Se um nódulo tóxico funcionando de maneira autônoma é detectado, a excisão cirúrgica é recomendada em crianças e adolescentes.

O tratamento da tireoidite aguda envolve antibióticos orais ou IV (geralmente amoxicilina/ácido clavulânico ou cefalosporinas para pacientes alérgicos à penicilina, mas de maneira ideal se baseia na sensibilidade a antibióticos obtida de uma amostra por aspiração com agulha fina). O tratamento cirúrgico pode ser necessário (p. ex., para drenar um abscesso ou corrigir uma fístula). A tireoidite subaguda é autolimitada, e fármacos anti-inflamatórios não esteroides são dados para controlar a dor. Fármacos antitireoidianos não são indicados, mas pode-se utilizar betabloqueadores se os pacientes são sintomáticos.

Pontos-chave

  • Em geral, o hipertireoidismo em lactentes é causado por anticorpos transplacentários estimulantes da tireoide de gestantes com doença de Graves.

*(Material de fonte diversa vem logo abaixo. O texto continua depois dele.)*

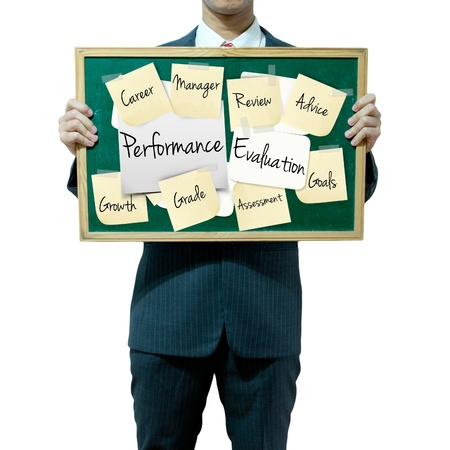 reviews: Business man holding board on the background, Performance Evaluation concept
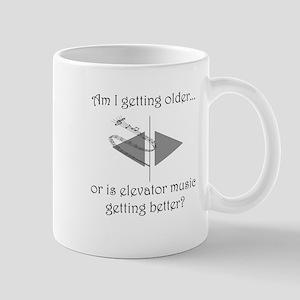 AM I GETTING OLDER OR IS ELEVATOR MUSIC Mug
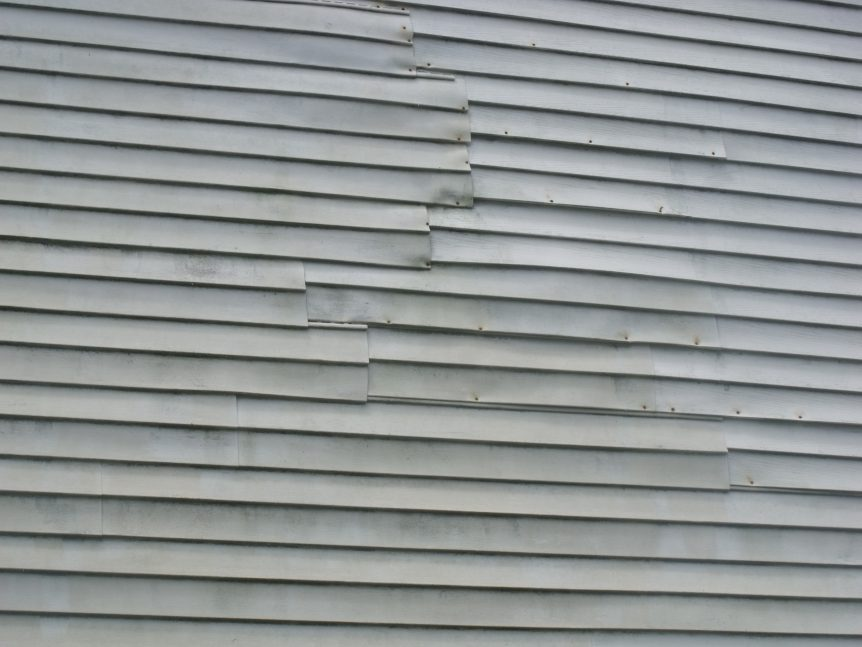 Home owner has repaired vinyl siding with hammer and nails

  • Hipertireoidismo em crianças maiores e adolescentes é geralmente causado por doença de Graves.

  • Há inúmeras manifestações do hipertireoidismo, incluindo taquicardia, hipertensão, perda ponderal, irritabilidade, diminuição da concentração e desempenho escolar e dificuldades para dormir.

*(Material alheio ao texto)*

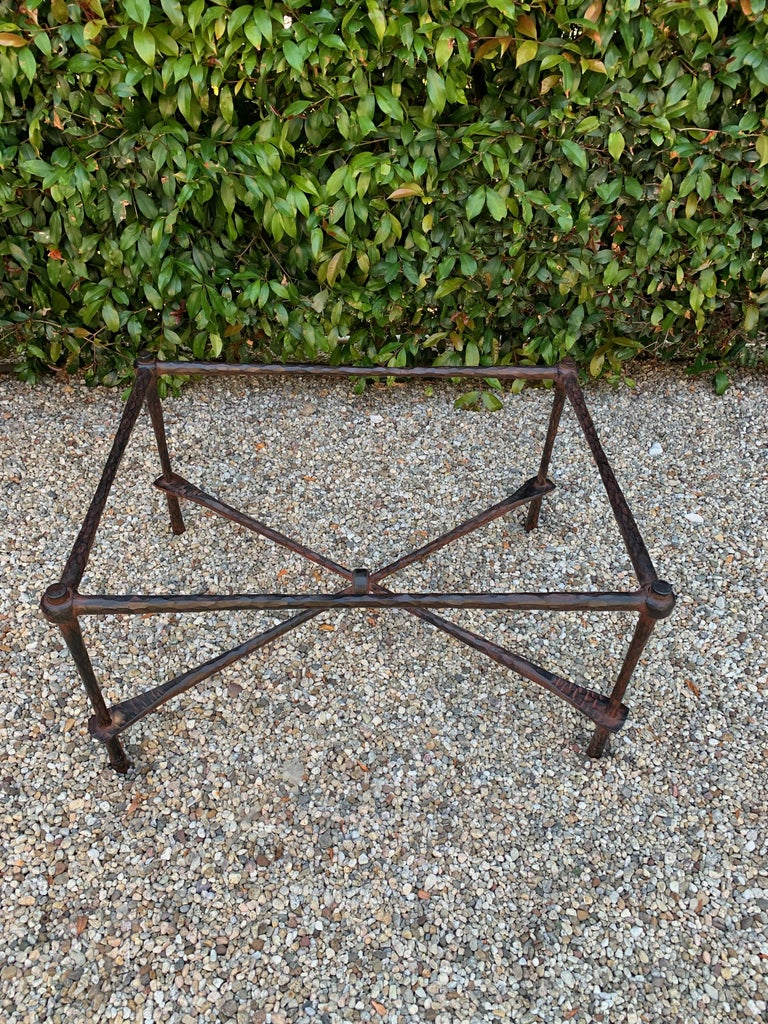 Wrought iron coffee table in the manner of Giacometti - a beautiful hammered wrought iron table. The finish on the iron has a reddish cast to the black iron, this could easily be changed. The piece is very well made and has a 1/2 inch glass top.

  • O diagnóstico é com mensuração dos níveis séricos de tiroxina (T4), tri-iodotironina (T3) e o hormônio estimulante da tireoide (TSH); pode-se utilizar imunoglobulinas estimulantes da tireoide (TSI) para confirmar doença de Graves.

  • Se há anormalidades palpáveis significativas na tireoide, fazer ultrassonografia.

  • Tratar com metimazol e, para os sintomas, um betabloqueador; entretanto, apenas 35% dos casos adquiridos fora do período neonatal desaparecem com fármacos antitireoidianos e os pacientes podem precisar de tratamento definitivo com iodo radioativo ou cirurgia.